START TEXT EXCERPT

4 Examples to Take Your PySpark Skills to Next Level

Author:Murphy | View: 22679 | Time: 2025-03-22 23:04:49

PySpark is the Python API for Spark, which is an analytics engine used for large-scale data processing. Spark has become the predominant tool in the Data Science ecosystem especially when we deal with large datasets that are difficult to handle with tools like Pandas and SQL.

In this article, we'll learn PySpark but from a different perspective than most of the other tutorials. Instead of going over frequently used PySpark functions and explaining how to use them, we'll solve some challenging data cleaning and processing tasks. This way of learning not only helps us learn PySpark functions but also know when to use them.

Before we start with the examples, let me tell you how to get the dataset used in the examples. It's a sample dataset I prepared with mock data. You can download from my datasets repository – it's called "sample_sales_pyspark.csv".

Let's start with creating a DataFrame from this dataset.

Python">from pyspark.sql import SparkSession
from pyspark.sql import Window, functions as F

Spark = SparkSession.builder.getOrCreate()

data = spark.read.csv("sample_sales_pyspark.csv", header=True)

data.show(5)
# output
+----------+------------+----------+---------+---------+-----+
|store_code|product_code|sales_date|sales_qty|sales_rev|price|
+----------+------------+----------+---------+---------+-----+
|        B1|       89912|2021-05-01|       14|    17654| 1261|
|        B1|       89912|2021-05-02|       19|    24282| 1278|
|        B1|       89912|2021-05-03|       15|    19305| 1287|
|        B1|       89912|2021-05-04|       21|    28287| 1347|
|        B1|       89912|2021-05-05|        4|     5404| 1351|
+----------+------------+----------+---------+---------+-----+

Example 1: Select expressions

PySpark allows for using SQL code through its pyspark.sql module. It's highly practical and intuitive to use SQL code for some data preprocessing tasks such as changing column names and data types.

The selectExpr function makes it very simple to do these operations especially if you have some experience with SQL.

Consider we need only some of the columns from this dataset. While creating this sub-dataframe, we also want to change the names of the store_code , product_code , and sales_date columns. The data types of the product_code and sales_date columns are string so let's also change them when handling column renaming.

All of these operations can be done with a select expression as follows:

sub_df = data.selectExpr("store_code as store_id",
                         "cast(product_code as int) as product_id",
                         "cast(sales_date as date) as date",
                         "cast(sales_qty as int)")

sub_df.dtypes
# output
[('store_id', 'string'),
 ('product_id', 'int'),
 ('date', 'date'),
 ('sales_qty', 'int')]

sub_df.show(5)

END TEXT EXCERPT
START DATASET SECTION

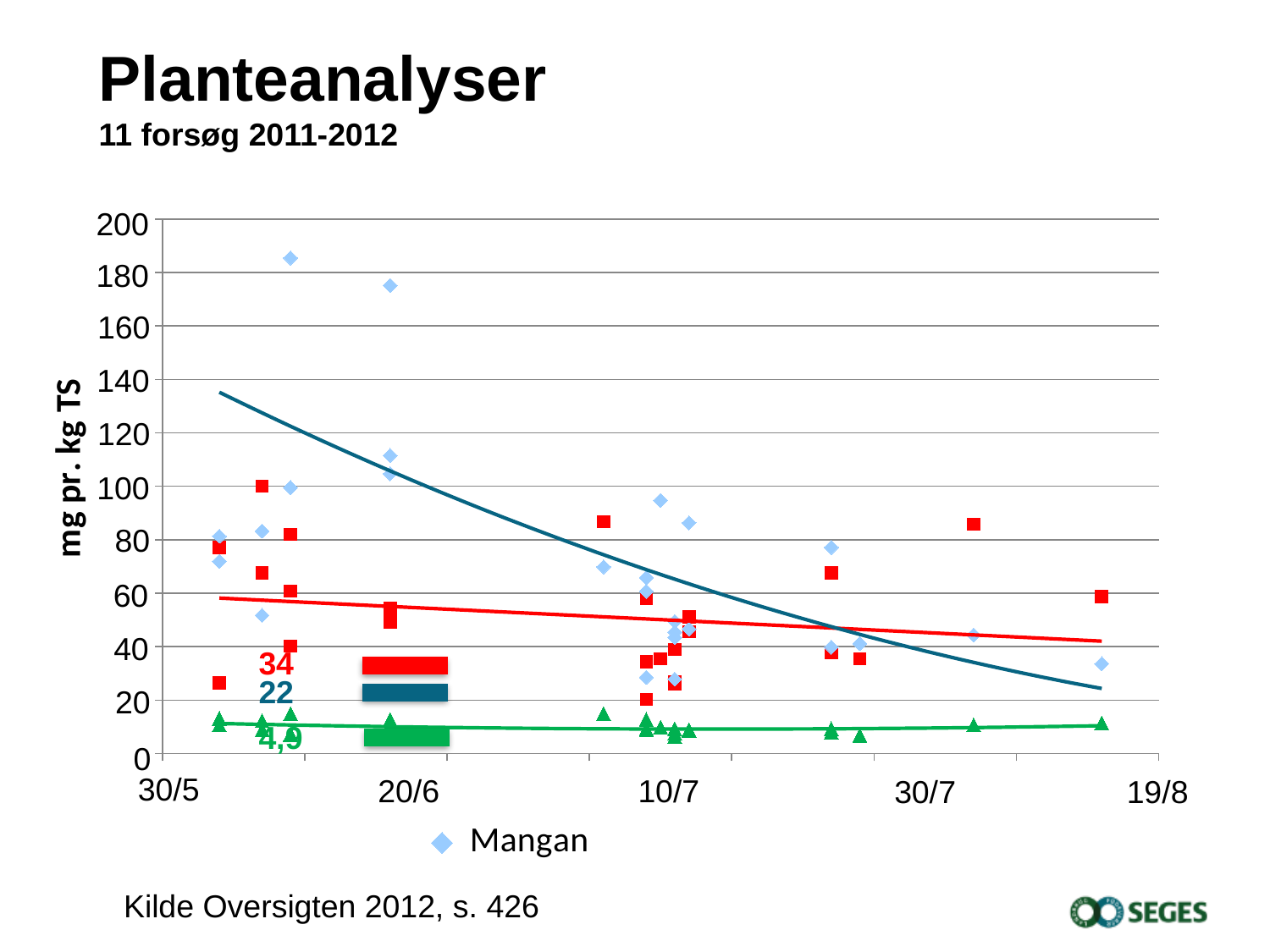
What kind of chart is shown on the slide? scatter chart How many series does the chart's legend list? 1 How many date labels are shown on the x axis? 5 Which series is named in the chart's legend? Mangan Is the highest red square value on the chart greater or less than 120? less What number is printed in green next to the green bar on the chart? 4,9 Is the highest Mangan (blue diamond) value on the chart greater or less than 180? greater Are all the green triangle values on the chart greater or less than 20? less What is the label of the vertical axis? mg pr. kg TS Does the dark blue trend line for Mangan rise or fall from left to right along the x axis? fall Which is larger at the left end of the chart: the dark blue trend line or the red trend line? the dark blue trend line What is the maximum value shown on the vertical axis? 200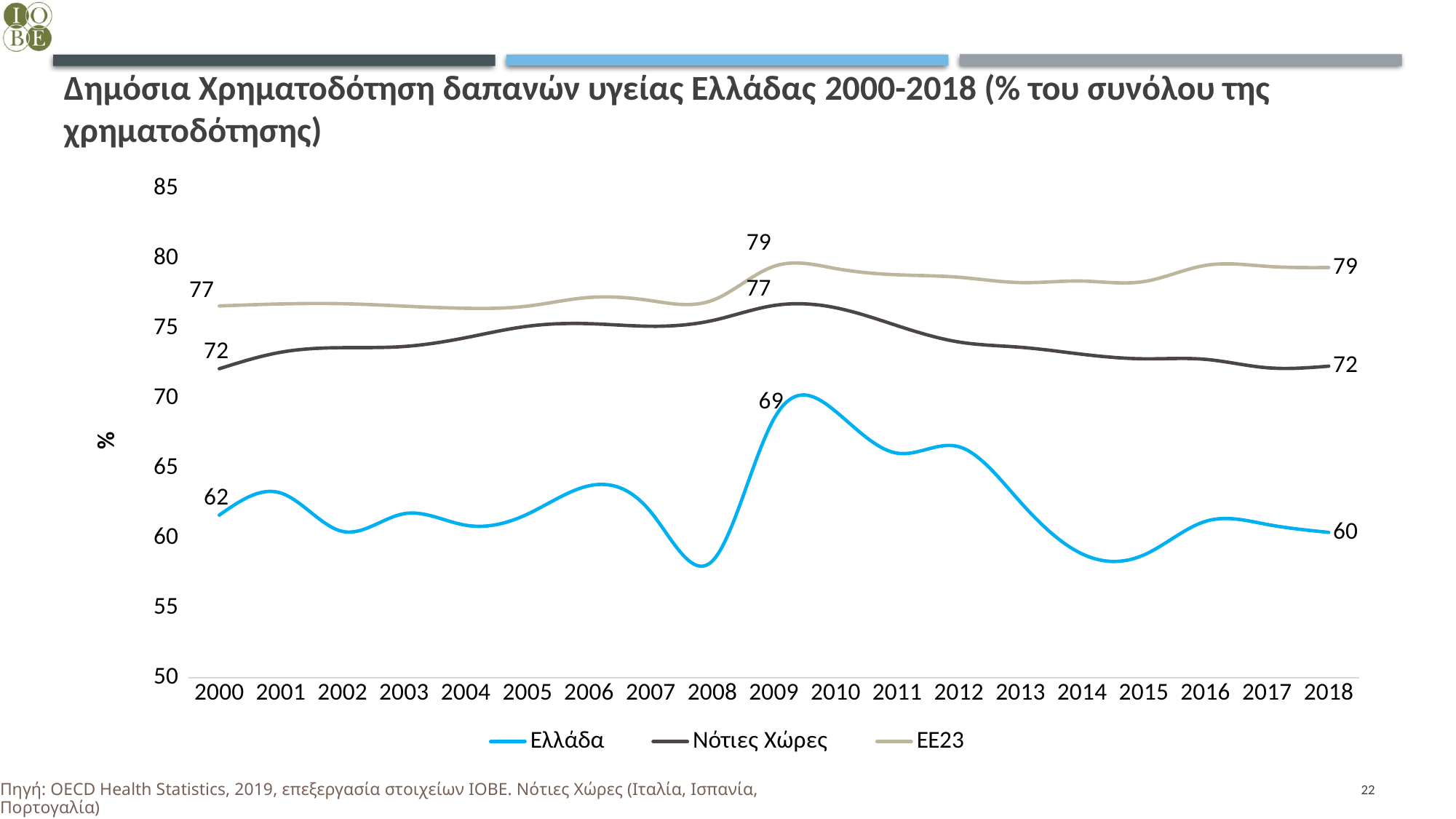
What is the value for Ελλάδα in 2009? 69 What type of chart is shown on the slide? line chart How many series does the legend list? 3 Which series has the highest value in 2018? ΕΕ23 Is the value for Ελλάδα in 2008 greater or less than 60? less How many years are shown on the x axis? 19 What is the value for ΕΕ23 in 2009? 79 What is the difference between the Νότιες Χώρες value in 2009 and in 2018? 5 What is the value for Νότιες Χώρες in 2018? 72 What is the difference between the ΕΕ23 value and the Ελλάδα value in 2018? 19 Which series has the lowest value in 2000? Ελλάδα What is the value for Ελλάδα in 2000? 62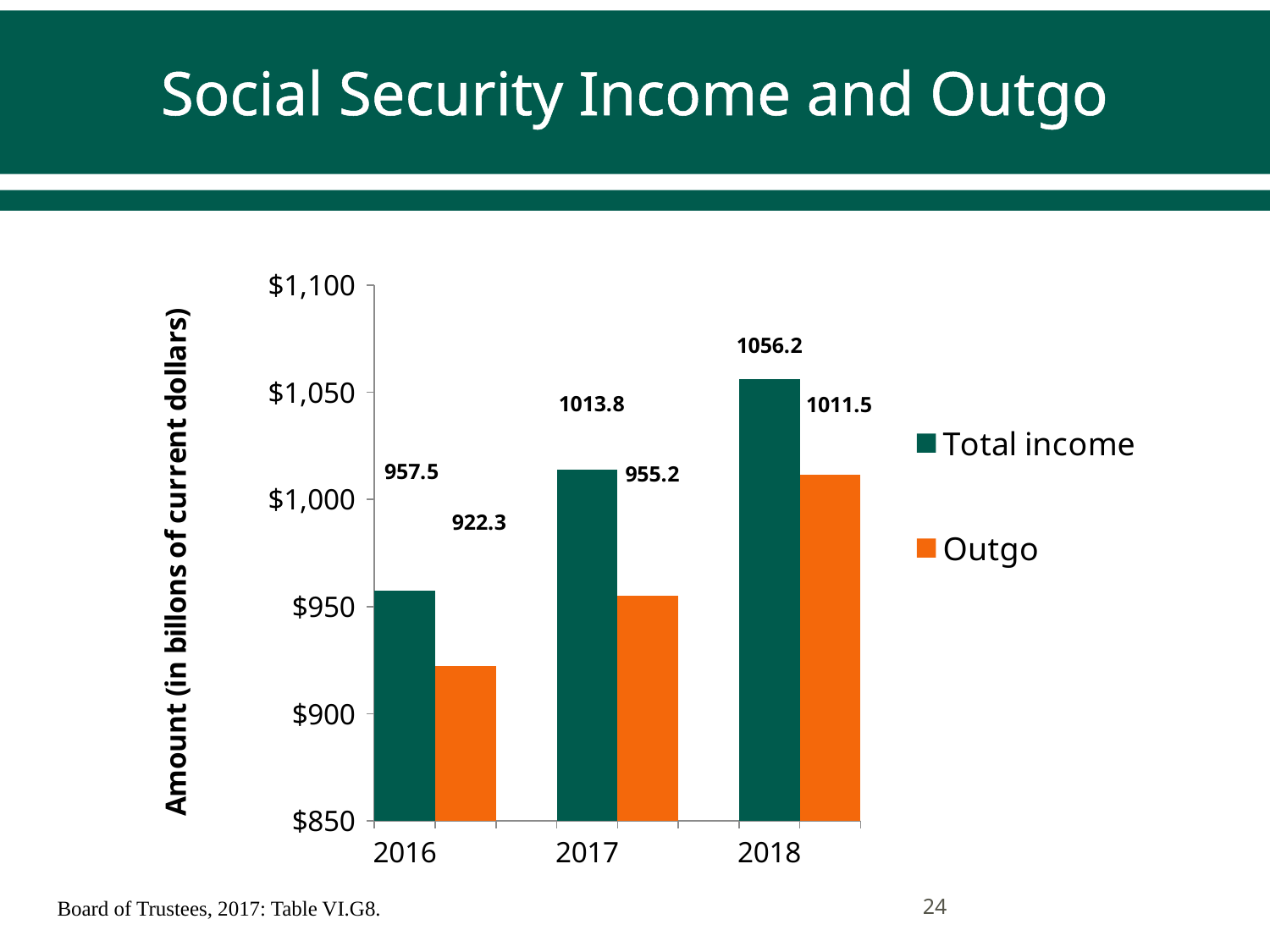
Does Outgo rise or fall from 2016 to 2018? Rise Which year has the highest Total income? 2018 What is the difference between Total income and Outgo in 2018? 44.7 How many series does the legend list? 2 What kind of chart is shown on the slide? Bar chart What is the Outgo value for 2016? 922.3 How many years are shown on the x axis? 3 What is the Total income value for 2017? 1013.8 Which year has the lowest Outgo? 2016 Which is larger in 2017, Total income or Outgo? Total income What is the Outgo value for 2018? 1011.5 What is the difference between Total income in 2017 and Total income in 2016? 56.3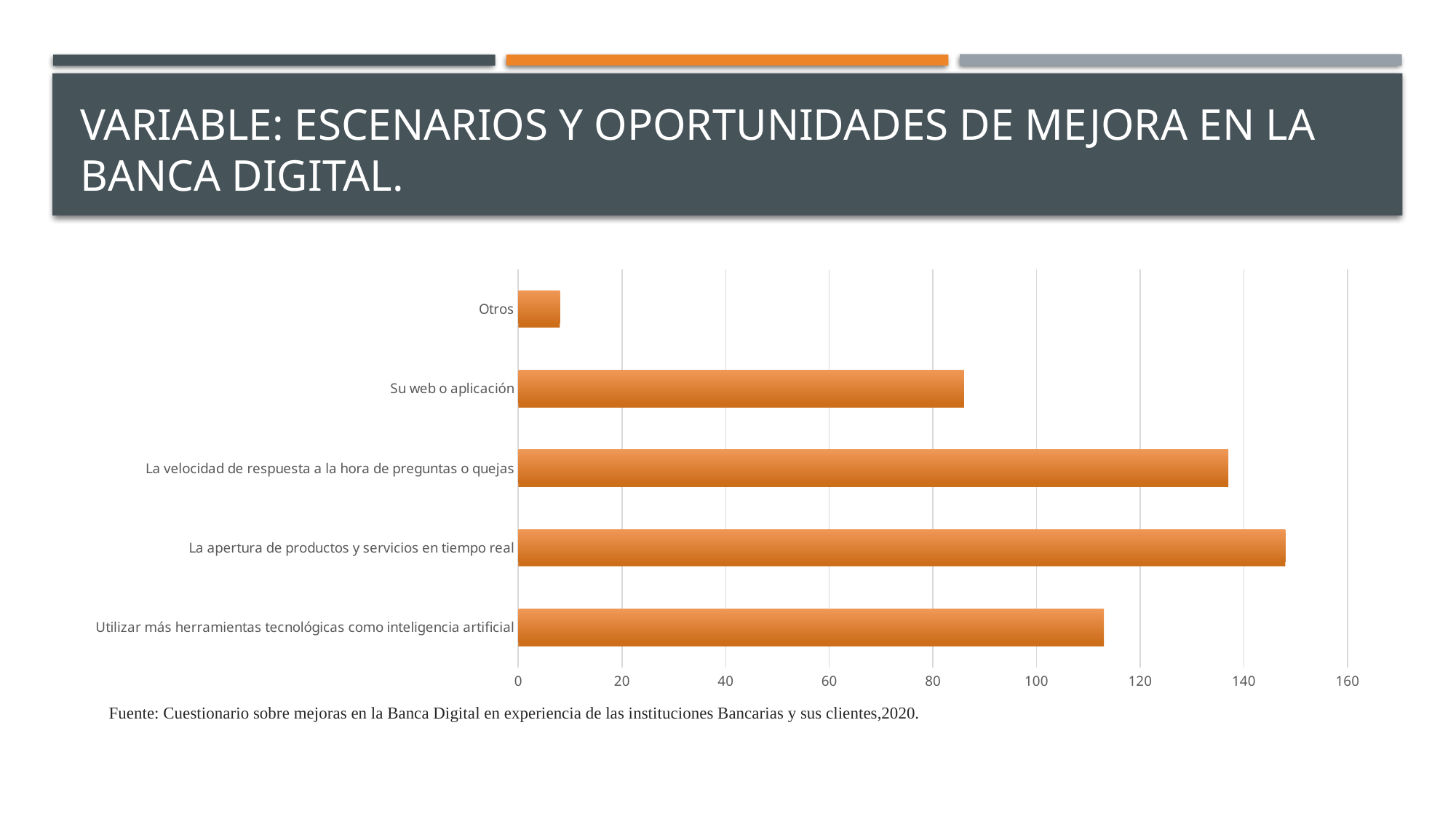
Is the value for Utilizar más herramientas tecnológicas como inteligencia artificial greater or less than 100? greater Is the value for Otros greater or less than 20? less Which is larger: the value for Su web o aplicación or the value for Utilizar más herramientas tecnológicas como inteligencia artificial? Utilizar más herramientas tecnológicas como inteligencia artificial Which is larger: the value for La velocidad de respuesta a la hora de preguntas o quejas or the value for Su web o aplicación? La velocidad de respuesta a la hora de preguntas o quejas Which category has the highest value in the chart? La apertura de productos y servicios en tiempo real What is the maximum value shown on the horizontal axis of the chart? 160 How many categories are plotted in the chart? 5 Is the value for La apertura de productos y servicios en tiempo real greater or less than 140? greater What kind of chart is shown on the slide? bar chart Which category has the lowest value in the chart? Otros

END DATASET SECTION

QUESTIONS TO ANSWER:
(a) In the PySpark tutorial, what is the file name of the sample dataset used in the examples?
(b) Translate this sentence from the PySpark tutorial into Spanish: "The selectExpr function makes it very simple to do these operations especially if you have some experience with SQL."
(c) Carry on writing the PySpark tutorial from its final line, sub_df.show(5).

EXERCISE RESULTS:
(a) sample_sales_pyspark.csv

(b) La función selectExpr hace que sea muy sencillo realizar estas operaciones, especialmente si tienes algo de experiencia con SQL.

(c)
# output
+--------+----------+----------+---------+
|store_id|product_id|      date|sales_qty|
+--------+----------+----------+---------+
|      B1|     89912|2021-05-01|       14|
|      B1|     89912|2021-05-02|       19|
|      B1|     89912|2021-05-03|       15|
|      B1|     89912|2021-05-04|       21|
|      B1|     89912|2021-05-05|        4|
+--------+----------+----------+---------+

Example 2: Moving average

Moving average is calculated by creating a window of a predefined size and applying the mean function over it. The drawing below illustrates how this operation is done.

Moving averages can be useful in predictive analytics especially when we work with time series data. Let's calculate the moving average of a 3-day window. We'll define a window partitioned by store_id and product_id columns since the sales quantities of different products at different stores are unrelated and should not be mixed.

# define window
window = (
    Window
    .partitionBy("store_id", "product_id")
    .orderBy("date")
    .rowsBetween(-2, Window.currentRow)
)

# calculate mean over the window
sub_df = (
    sub_df
    .withColumn("moving_avg", F.round(F.mean("sales_qty").over(window), 2))
)

To customize the window size, we use the rowsBetween method. The index of the current row is 0, the previous one is -1, and so on. I previously wrote a detailed article about PySpark window operations if you'd like to learn more about them.

Let's take a look at the moving average values in our DataFrame.

sub_df.show(5)

# output
+--------+----------+----------+---------+----------+
|store_id|product_id|      date|sales_qty|moving_avg|
+--------+----------+----------+---------+----------+
|      A1|     89686|2021-05-06|       12|      12.0|
|      A1|     89686|2021-05-07|       23|      17.5|
|      A1|     89686|2021-05-08|       14|     16.33|
|      A1|     89686|2021-05-09|        8|      15.0|
|      A1|     89686|2021-05-10|        6|      9.33|
+--------+----------+----------+---------+----------+

The first moving average value is the same as the sales quantity because there are not any other values to be aggregated. The second moving average is the average of the first two sales quantity values, which are 12 and 13. We start to see actual moving averages of the 3-day window from the third row.

Example 3: Moving average with SQL

Just like we used SQL for selecting, renaming, and casting columns, we can use it for calculating moving averages. This is a highly convenient feature of Spark for those who have very good SQL skills but need to adapt to Spark.

We simply write what we want to do as SQL code and pass it to the expr function.

# define window
expression = """
mean(sales_qty) over (partition by store_id, product_id order by date 
rows between 2 preceding and current row)
"""

sub_df = (
    sub_df
    .withColumn("moving_avg", F.round(F.expr(expression), 2))
)

We don't need to define a window object here as it's handled in the SQL code.

Example 4: Conditional moving average

We have promotions on some days, which are marked by a column called is_promo . Let's create it first.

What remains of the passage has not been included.